TL;DR: HPA creates more pods, CA creates more nodes; Both rely on ‘CPU requests’. Tune this value so that new pods are forced to be scheduled on new nodes.

I have been working on k8s for almost three years to develop web applications for my clients. The web app is a CMS written in PHP and Vuejs and targeted for in-house use. We are expecting a few tens of users to access it simultaneously.

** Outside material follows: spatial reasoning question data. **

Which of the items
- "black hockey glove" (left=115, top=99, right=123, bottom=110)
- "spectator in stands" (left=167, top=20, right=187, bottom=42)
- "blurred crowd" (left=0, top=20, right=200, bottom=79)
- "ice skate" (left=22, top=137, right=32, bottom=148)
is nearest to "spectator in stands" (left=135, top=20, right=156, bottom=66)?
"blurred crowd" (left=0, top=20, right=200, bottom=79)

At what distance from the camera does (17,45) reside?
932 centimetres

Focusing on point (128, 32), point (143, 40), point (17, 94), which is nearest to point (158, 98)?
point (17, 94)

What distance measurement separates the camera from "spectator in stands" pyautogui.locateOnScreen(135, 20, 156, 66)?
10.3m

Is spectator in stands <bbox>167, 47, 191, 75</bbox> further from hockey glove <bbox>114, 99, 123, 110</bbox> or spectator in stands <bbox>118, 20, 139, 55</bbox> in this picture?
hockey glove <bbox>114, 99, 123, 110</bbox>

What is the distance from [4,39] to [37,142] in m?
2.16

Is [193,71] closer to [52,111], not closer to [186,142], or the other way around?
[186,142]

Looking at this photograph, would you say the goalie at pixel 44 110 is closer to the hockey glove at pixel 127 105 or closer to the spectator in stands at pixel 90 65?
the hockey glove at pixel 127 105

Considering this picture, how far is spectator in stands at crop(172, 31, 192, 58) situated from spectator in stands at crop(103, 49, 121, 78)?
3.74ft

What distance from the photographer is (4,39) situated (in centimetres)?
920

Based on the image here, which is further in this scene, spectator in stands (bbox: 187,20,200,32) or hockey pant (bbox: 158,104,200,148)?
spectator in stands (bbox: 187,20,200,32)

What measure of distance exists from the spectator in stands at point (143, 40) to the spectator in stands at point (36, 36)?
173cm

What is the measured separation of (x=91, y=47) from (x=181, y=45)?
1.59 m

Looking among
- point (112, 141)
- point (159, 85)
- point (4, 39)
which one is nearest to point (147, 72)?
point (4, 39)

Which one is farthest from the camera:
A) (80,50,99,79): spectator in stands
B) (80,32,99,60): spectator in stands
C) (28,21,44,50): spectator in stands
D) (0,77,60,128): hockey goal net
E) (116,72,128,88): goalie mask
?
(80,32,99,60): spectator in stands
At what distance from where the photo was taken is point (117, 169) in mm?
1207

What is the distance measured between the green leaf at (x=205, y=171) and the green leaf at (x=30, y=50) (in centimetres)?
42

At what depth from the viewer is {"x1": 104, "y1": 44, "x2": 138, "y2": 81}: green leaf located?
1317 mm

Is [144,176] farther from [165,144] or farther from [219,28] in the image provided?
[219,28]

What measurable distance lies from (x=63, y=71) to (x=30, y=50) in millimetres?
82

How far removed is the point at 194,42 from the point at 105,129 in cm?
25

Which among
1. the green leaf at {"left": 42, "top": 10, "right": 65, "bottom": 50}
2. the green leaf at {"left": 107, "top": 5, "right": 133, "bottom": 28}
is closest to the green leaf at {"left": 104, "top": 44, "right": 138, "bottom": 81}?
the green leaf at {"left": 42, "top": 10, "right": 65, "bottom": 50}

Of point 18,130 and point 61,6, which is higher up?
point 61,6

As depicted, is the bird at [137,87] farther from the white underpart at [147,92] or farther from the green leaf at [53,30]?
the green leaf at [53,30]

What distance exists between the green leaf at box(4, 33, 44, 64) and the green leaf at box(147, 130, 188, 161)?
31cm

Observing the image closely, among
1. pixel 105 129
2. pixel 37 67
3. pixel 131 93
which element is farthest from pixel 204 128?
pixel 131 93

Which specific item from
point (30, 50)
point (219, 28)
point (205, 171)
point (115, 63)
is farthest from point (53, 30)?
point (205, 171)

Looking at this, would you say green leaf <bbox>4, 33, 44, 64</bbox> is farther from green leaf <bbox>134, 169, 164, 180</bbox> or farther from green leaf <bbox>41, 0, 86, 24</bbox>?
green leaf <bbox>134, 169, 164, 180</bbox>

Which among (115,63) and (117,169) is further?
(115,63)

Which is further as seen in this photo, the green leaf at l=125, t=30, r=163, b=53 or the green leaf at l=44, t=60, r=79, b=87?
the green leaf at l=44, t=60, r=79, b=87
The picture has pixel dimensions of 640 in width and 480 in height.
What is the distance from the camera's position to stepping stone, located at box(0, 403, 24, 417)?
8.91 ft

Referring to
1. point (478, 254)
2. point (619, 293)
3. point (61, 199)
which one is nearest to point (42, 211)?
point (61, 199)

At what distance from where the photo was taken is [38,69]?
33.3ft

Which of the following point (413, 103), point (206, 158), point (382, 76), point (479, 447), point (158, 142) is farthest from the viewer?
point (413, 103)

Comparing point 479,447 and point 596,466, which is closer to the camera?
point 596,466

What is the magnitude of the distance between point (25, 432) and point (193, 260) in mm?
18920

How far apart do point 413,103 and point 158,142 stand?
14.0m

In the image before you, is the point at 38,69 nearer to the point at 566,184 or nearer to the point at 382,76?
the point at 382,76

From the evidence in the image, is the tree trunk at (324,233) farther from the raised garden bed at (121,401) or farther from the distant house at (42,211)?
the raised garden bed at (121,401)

We came up to host the web app on Azure Kubernetes Service (AKS). Two dual-core machines were selected as the worker node. You may wonder about such a small-scale deployment, why choose AKS over traditional VMs with auto-scaling and load balancers, or modern ECS on AWS? Yes, I think they fit better here. However, sometimes (or I should say: as always!?!) stakeholders and business requirements override your technical decisions. 😅

Never mind, we are running on AKS now. As the software grows, users complain about the slow response time. PHP servers consume too much CPU time if there are many concurrent users. Code optimization is something that has to be done, but it takes time. The fastest way is to scale up and scale out AKS for more CPU power. 💰

I knew an auto-scaler comes with k8s, but I never go deep. So it’s the perfect time to drill into it. Turns out it took me almost a week of study to make it work. There are many high-level explanations on the topology of the Horizontal Pod Autoscaling (HPA) and Cluster Autoscaling (CA) separately. Still, I can barely find a complete example demonstrating how to bring them into a piece. In my case, I need both of them to work together! This drives me to jot it down on Medium. I suppose you already have basic Kubernetes knowledge like me but get sucked in playing with the auto-scaler. The way I showed here may not follow the best practice, I just want to share a working example so that you can go deeper on your own before giving up.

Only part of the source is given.